2018 song by Cardi B

"Get Up 10" is a song recorded by American rapper Cardi B for her debut studio album Invasion of Privacy (2018). The opening number on the album, it was written by Cardi B and Pardison Fontaine, and its producers The Beat Bully, DJ SwanQo and Sean Allen. The song contains interpretations from "Dreams and Nightmares", written by Meek Mill, Maurice Jordan and Jermaine Preyan, therefore they are credited among the composers. It debuted at number 38 on the US Billboard Hot 100 the week following the album's release.

==Composition and lyrics==
In the lyrics, Cardi B chronicles her rise to prominence, from working at a strip club in New York to her breakthrough in the music industry. For a Vibe editor, it takes influence from Meek Mill's "Dreams and Nightmares" in the "gradual lead in, slowly leading up to a sick bass drop and rapid fire flow about taking over the rap industry."

==Critical reception==
Jem Aswad of Variety called the song an "empowering opening autobiographical testimonial," and noted it also made room for "clever, piercingly funny lyrics." Andreas Hale in Billboard said, "from the haunting piano opening to the aggressive manner that the song builds momentum, this is the way you welcome listeners to your world and show them that you mean business." Eleanor Halls of GQ considered it the best song on the album.
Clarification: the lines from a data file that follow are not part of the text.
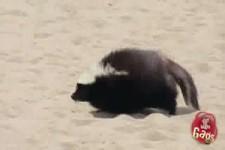Stinktier am Strand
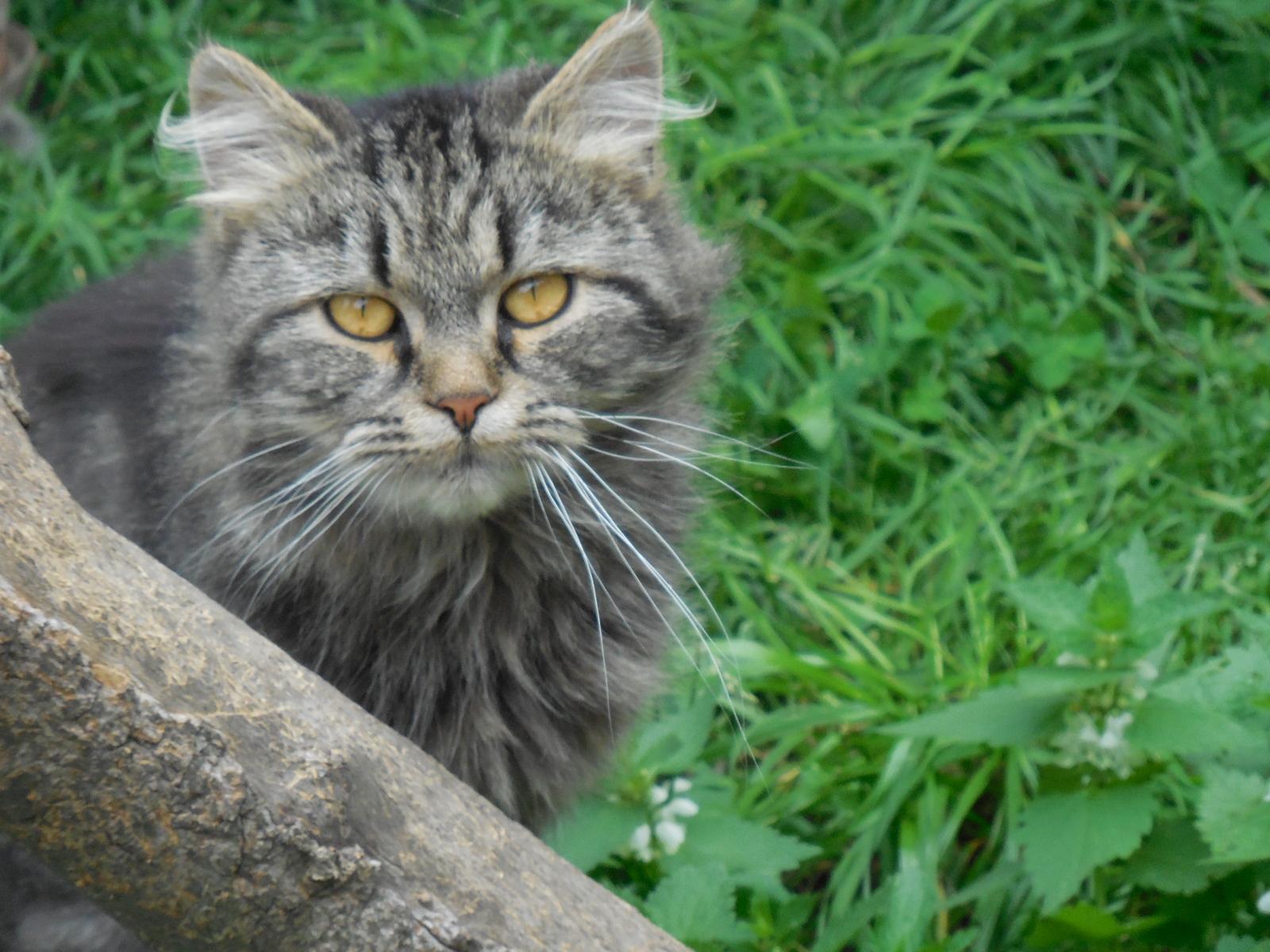 Cernivcats14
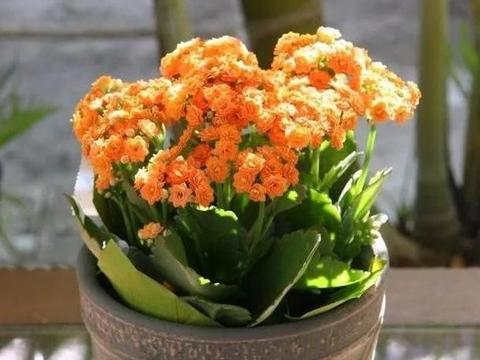 3种花卉适合天冷栽种,养上2盆,既能观叶赏花又能净化空气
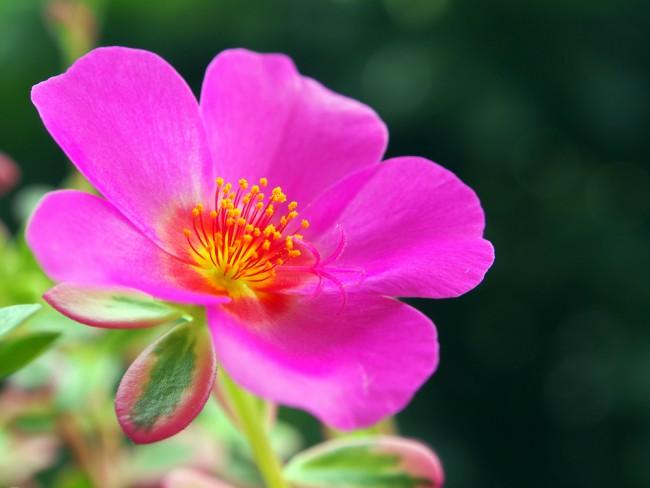 Flor de la Portulaca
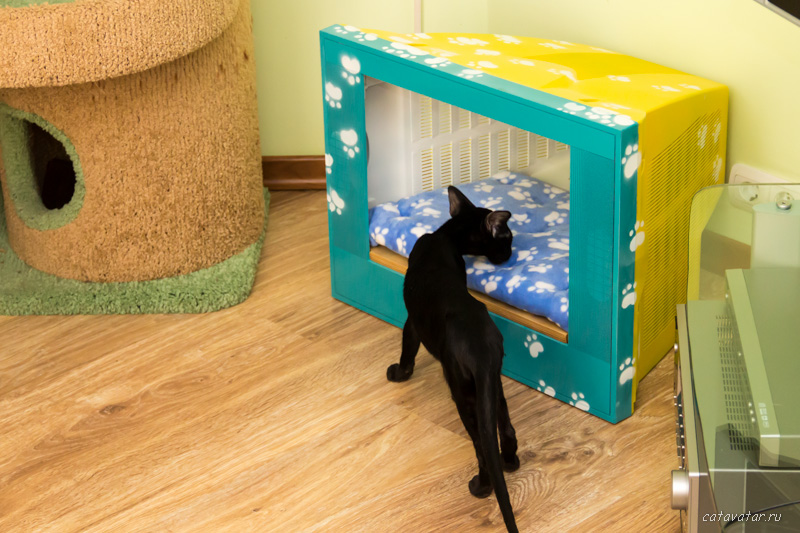 Мастерская мебели для кошек питомника Аватар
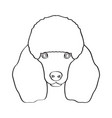 isolated poodle avatar vector image vector image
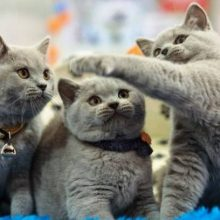 Выставки кошек в России в 2020 году: расписание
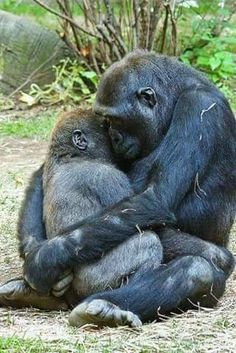 "Mother Gorilla Hugs B mother gorilla gently hugs it's 3 year old baby. ""One of the best things about watching the great apes is to capture a moment like this when they do something so human like."" Bronx Zoo, NY by Evan Animals, via baby Animals The Animals, Cute Baby Animals, My Animal, Funny Animals, Strange Animals, Wild Animals, Animals Planet, Young Animal, Animals Images"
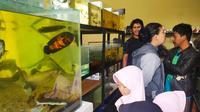 Nampak Mansyahlan, tengah melayani beberapa pengunjung yang datang ke kios ikan hiasnya yang berada di bilangan jalan  Karangpawitan, Garut, Jawa Barat. (Liputan6.com/Jayadi Supriadin)
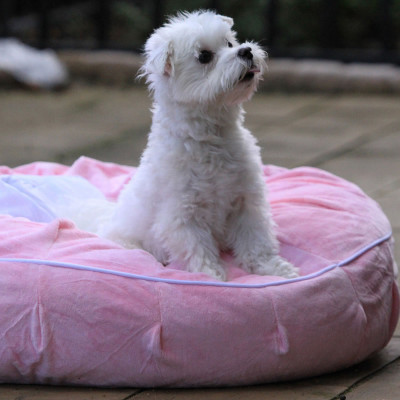 Teafco Otto Ruff & Ready Puff Pet Bed with Cooling Pad
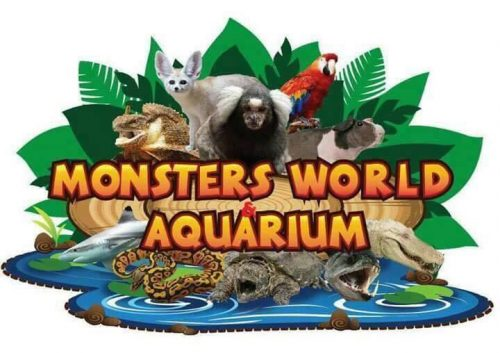 Monster Aquarium แหล่งพิพิธภัณฑ์สัตว์ จ.ชลบุรี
For Kathy Iandoli of XXL, in the "dynamic" intro "Cardi barks with ferocity [...] she leaves the listener with only the ability to focus on her music—gossip blog clickbait to the side."

==Live performances==
Cardi B gave the first televised performance of the song at the 2018 BET Hip Hop Awards in a medley that also included "Backin' It Up", where she was joined by Pardison Fontaine.

==Charts==

| Chart (2018) | Peak position |
|---|---|
| Canada Hot 100 (Billboard) | 67 |
| US Billboard Hot 100 | 38 |
| US Hot R&B/Hip-Hop Songs (Billboard) | 23 |

==Certifications==

| Region | Certification | Certified units/sales |
| Canada (Music Canada) | Gold | 40,000^{‡} |
| United States (RIAA) | Platinum | 1,000,000^{‡} |
^{‡} Sales+streaming figures based on certification alone.